Typically you'd layer raid, then LVM, then the filesystem. ZFS tries to be all three. It's raid, and it's a volume manager, and it's a filesystem. There are some benefits to integration, and some drawbacks. With the raid>lvm>filesystem approach, it's trivial to add dm-cache, bcache, iscsi, or any other piece of storage technology. With ZFS, anything you want to add has to be specifically supported within ZFS.
The Unix tradition is small, single purpose tools that do one thing well. Witness sort, grep, wc, etc. Want to count the log entries that mention Slashdot? You don't need a special tool for that, just grep slashdot | wc -l . Tools like mdadm and lvm are building blocks that can be combined to suit your need, the Unix way. ZFS is a big monolithic package that does everything, much like Microsoft Word or Outlook. ZFS is more in the Microsoft tradition.
Re:above, below, and at the same level. ZFS is eve by Vesvvi · 2014-09-11 04:14 · Score: 3, Interesting

I think you're giving the wrong idea here. I have yet to find a format of storage capacity that zfs won't support, with one exception: you can't create a zvol on a zpool, then attach that zvol as back-end storage for the same zpool. That is specifically disallowed, and I'm guessing that you can't use a zvol from one zpool to back-end another zpool either. This is a very bizarre (also, probably dumb) thing to do, but even this can be overridden if you're really desperate. For more practical applications, everything else just works: at least in FreeBSD, you can "hide" the block devices behind all different kinds of abstractions to provide 4k writes, encryption, whatever, and zfs will consume those virtual block devices just fine.
Re:Unfamiliar by Guspaz · 2014-09-11 04:34 · Score: 5, Interesting

Adding additional drives to a raidz vdev is not supported, no. Apparently it's a use case that is extremely rare in enterprise, which is where zfs was intended for. Adding additional capacity is easy if you have no redundancy (12x2TB drives in a pool? Just add 2x2TB more drives to the pool and boom, more space), but not as easy if you want redundancy.
So you can't expand an existing vdev, but you can add a new vdev to the zpool. For example, say your current configuration is 12x2TB in raidz2 (the zfs equivalent of raid6). That's giving you 20TB of capacity, after redundancy. You need to add 4TB of additional usable capacity...
There are a few options. ZFS doesn't enforce redundancy, so there's nothing stopping you from adding two bare 2TB drives to the zpool. You'd get your extra 4TB, but data on those drives would be unprotected. Instead, you'd probably have to take 4x2TB, put them in a new raidz2 vdev, and then add that to your zpool. Then you'd have 12x2TB & 4x2TB, giving you that 12TB of usable capacity, and every disk in the array has dual redundancy.

Stored data:

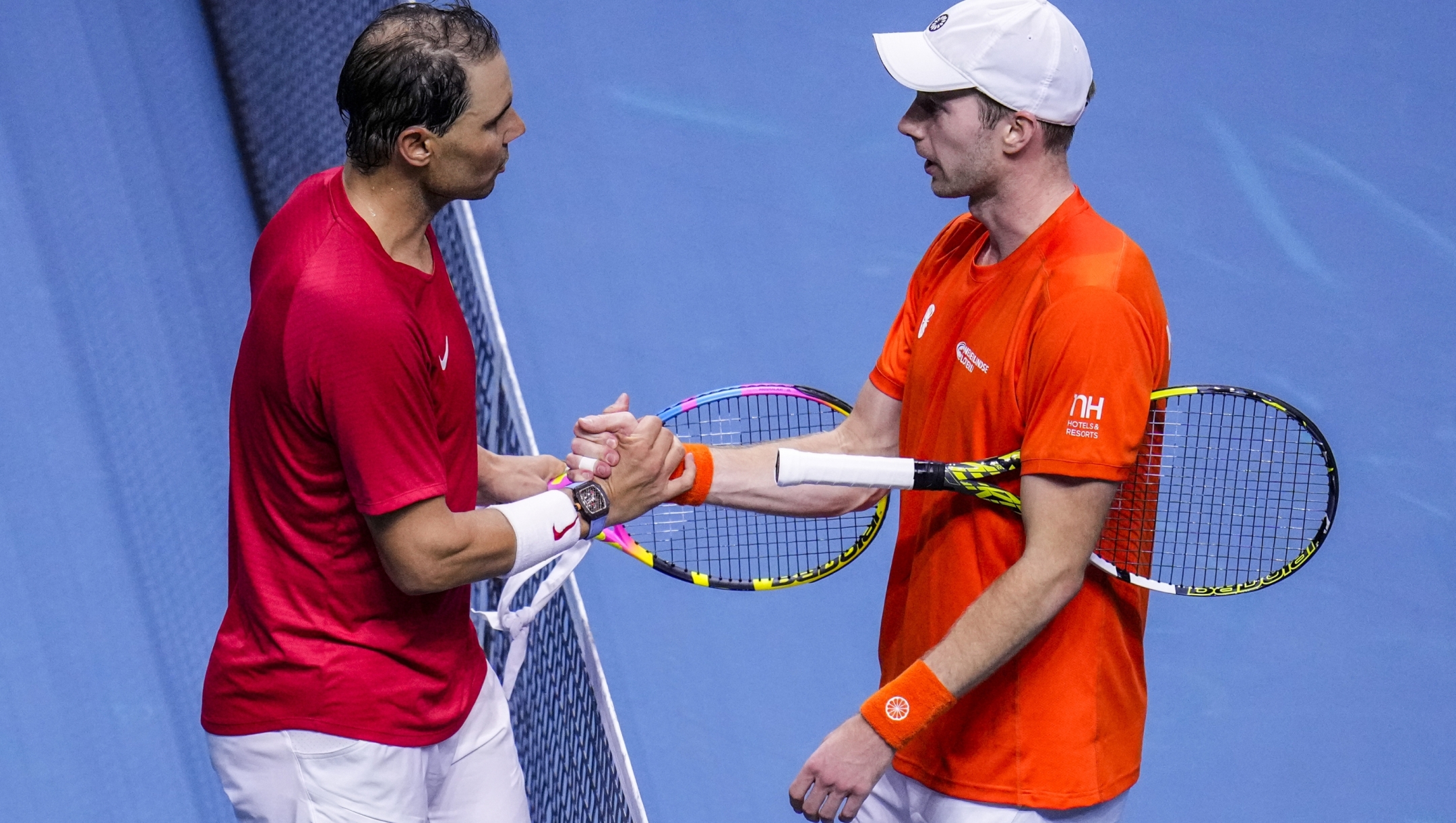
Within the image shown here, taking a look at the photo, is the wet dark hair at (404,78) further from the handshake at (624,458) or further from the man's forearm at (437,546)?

Objectives:
A – In the ZFS thread, what standard RAID level is raidz2 said to be the ZFS equivalent of?
B – List every storage technology that the ZFS thread names as trivial to add under the raid>lvm>filesystem approach.

Results by task:
A – raid6

B – dm-cache, bcache, iscsi